26 Let me now touch briefly on how the industry can play a useful role to improve standards of practice in the financial advisory industry. In recent years, MAS has been actively engaging industry associations in ongoing dialogue to discuss regulatory and industry issues. We have found these engagements useful as we implement regulatory changes. These include the feedback from AFA on the FAIR proposals. MAS is reviewing AFA’s feedback closely, along with other comments we have received from the public consultation.
27 I would like to take this opportunity to encourage industry associations such as AFA to take the lead in coming up with initiatives to address problems identified in the industry. MAS need not intervene if the industry is able to come up with credible solutions. Take the private banking industry as an example. The Private Banking Advisory Group launched the Private Banking Code of Conduct in 2011 to enhance the competency of private banking professionals and to foster high market conduct standards. I am heartened to learn that AFA organises bi-monthly workshops to help representatives of its member firms enhance their knowledge and skills in the areas of unit trusts, life policies, and general insurance.

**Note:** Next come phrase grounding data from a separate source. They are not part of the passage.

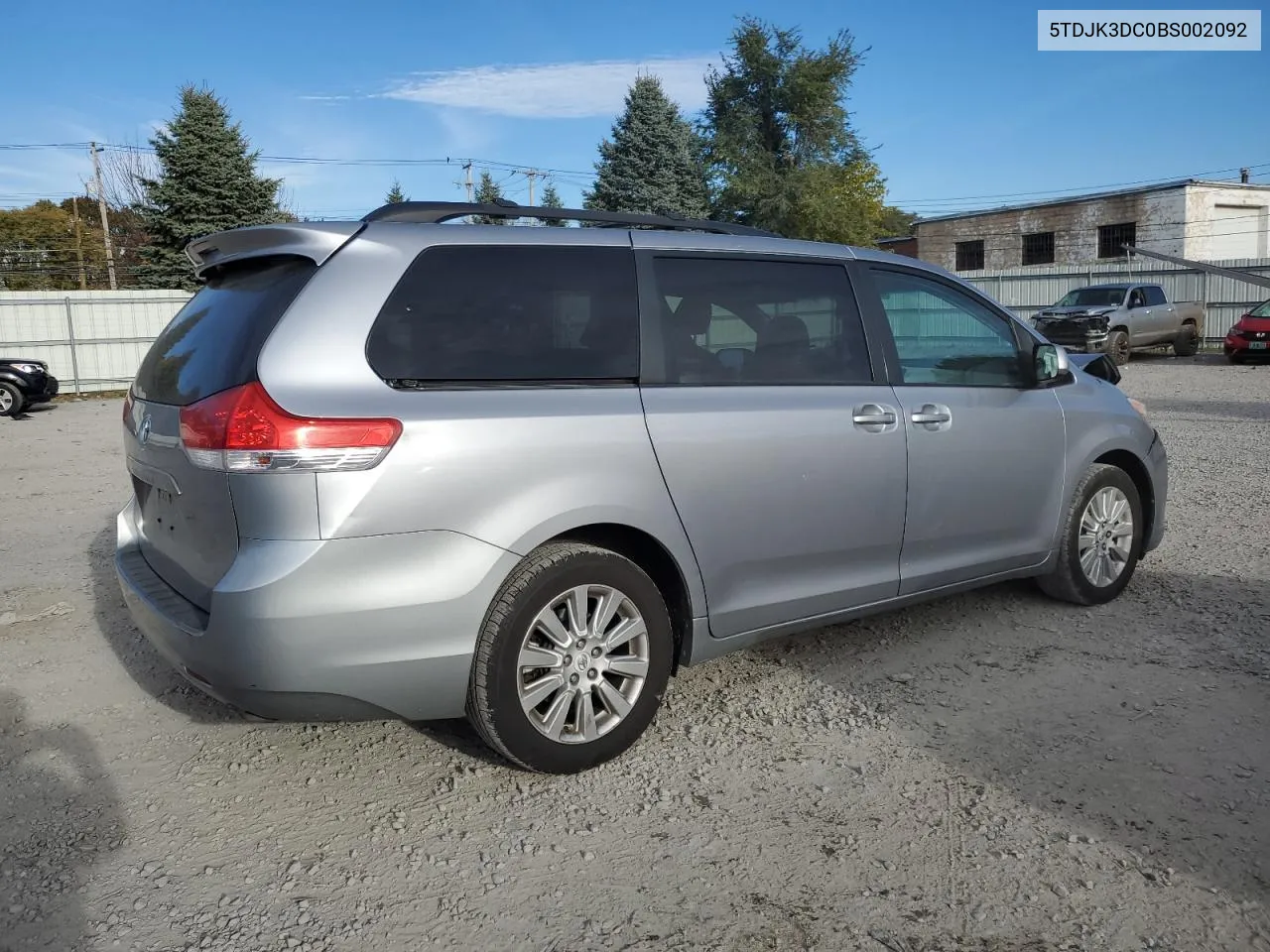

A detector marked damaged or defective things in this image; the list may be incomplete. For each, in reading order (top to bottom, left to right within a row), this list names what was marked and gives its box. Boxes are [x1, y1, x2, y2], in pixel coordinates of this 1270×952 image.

damaged pickup truck [1031, 282, 1199, 368]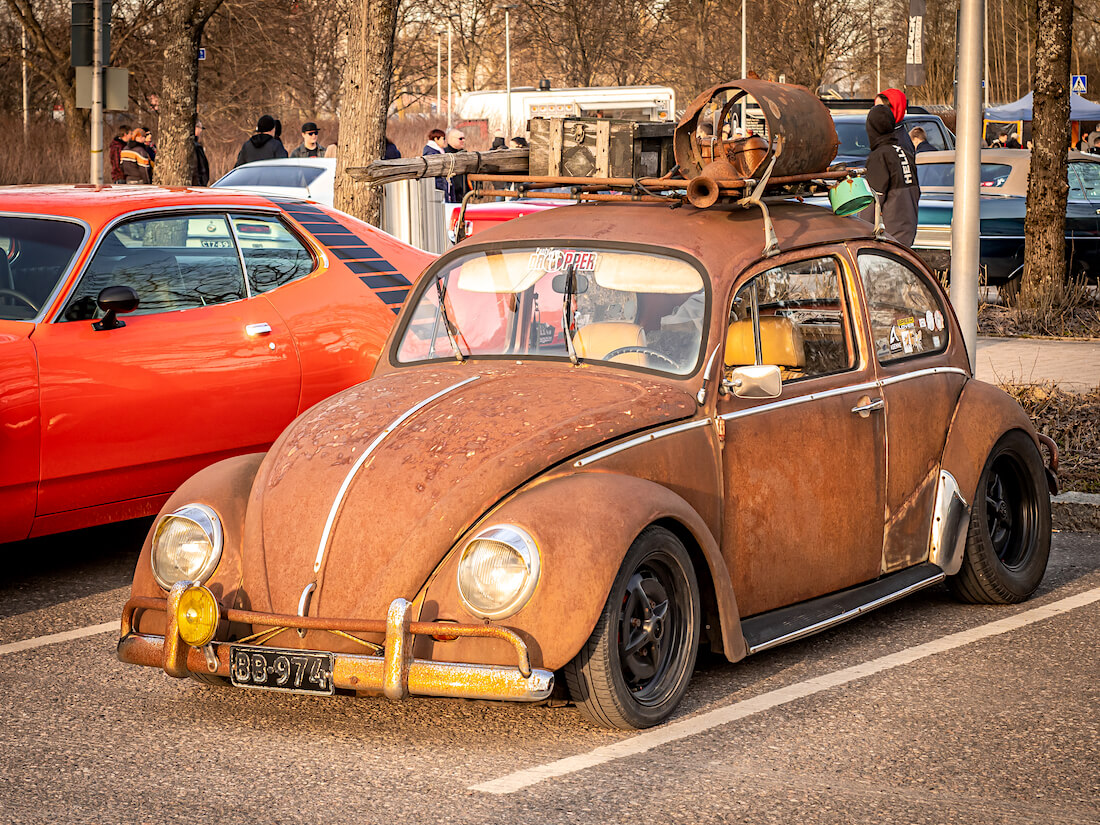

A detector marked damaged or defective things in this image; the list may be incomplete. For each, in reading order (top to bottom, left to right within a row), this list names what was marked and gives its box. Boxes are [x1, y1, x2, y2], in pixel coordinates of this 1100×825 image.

rusty vw beetle [121, 200, 1064, 728]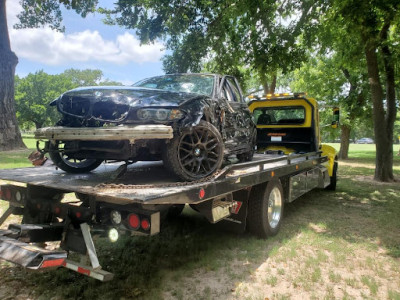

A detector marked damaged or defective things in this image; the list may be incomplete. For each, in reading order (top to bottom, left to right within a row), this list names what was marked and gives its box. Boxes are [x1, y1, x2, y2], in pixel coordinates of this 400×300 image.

crumpled hood [56, 85, 205, 107]
bent wheel [48, 141, 103, 173]
broken bumper [36, 124, 175, 143]
wrecked black car [35, 73, 256, 180]
bent wheel [163, 120, 225, 182]
bent wheel [247, 179, 284, 238]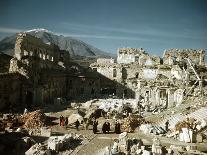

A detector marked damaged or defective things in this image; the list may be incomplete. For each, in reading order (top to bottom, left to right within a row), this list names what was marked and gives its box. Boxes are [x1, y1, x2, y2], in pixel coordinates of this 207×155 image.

MAS is also grateful to AFA and Mr Augustine Lee for participating in the FAIR panel.
28 At its core, financial advisory is a people-centric business. It is all about trust. Whenever a customer has a poor advisory experience, the trust he has in his adviser is eroded and this impacts the firm’s business and the industry’s reputation adversely. Financial advisory firms have come a long way since the Financial Advisers Act was enacted in 2002. They are now run more professionally, have better qualified representatives, and are investing more heavily in systems and processes. However, more needs to be done.
29 My challenge to all financial advisers is to continue to build customers’ trust and confidence in your products and services. This can be achieved by adopting a more customer-centric approach where customers are dealt with fairly and where the focus is on helping customers meet their financial and life goals. MAS looks forward to working closely with AFA and all other stakeholders to implement the FAIR proposals and bring the financial advisory industry to greater heights.
30 On this note, I wish all of you a successful and fruitful congress. Thank you.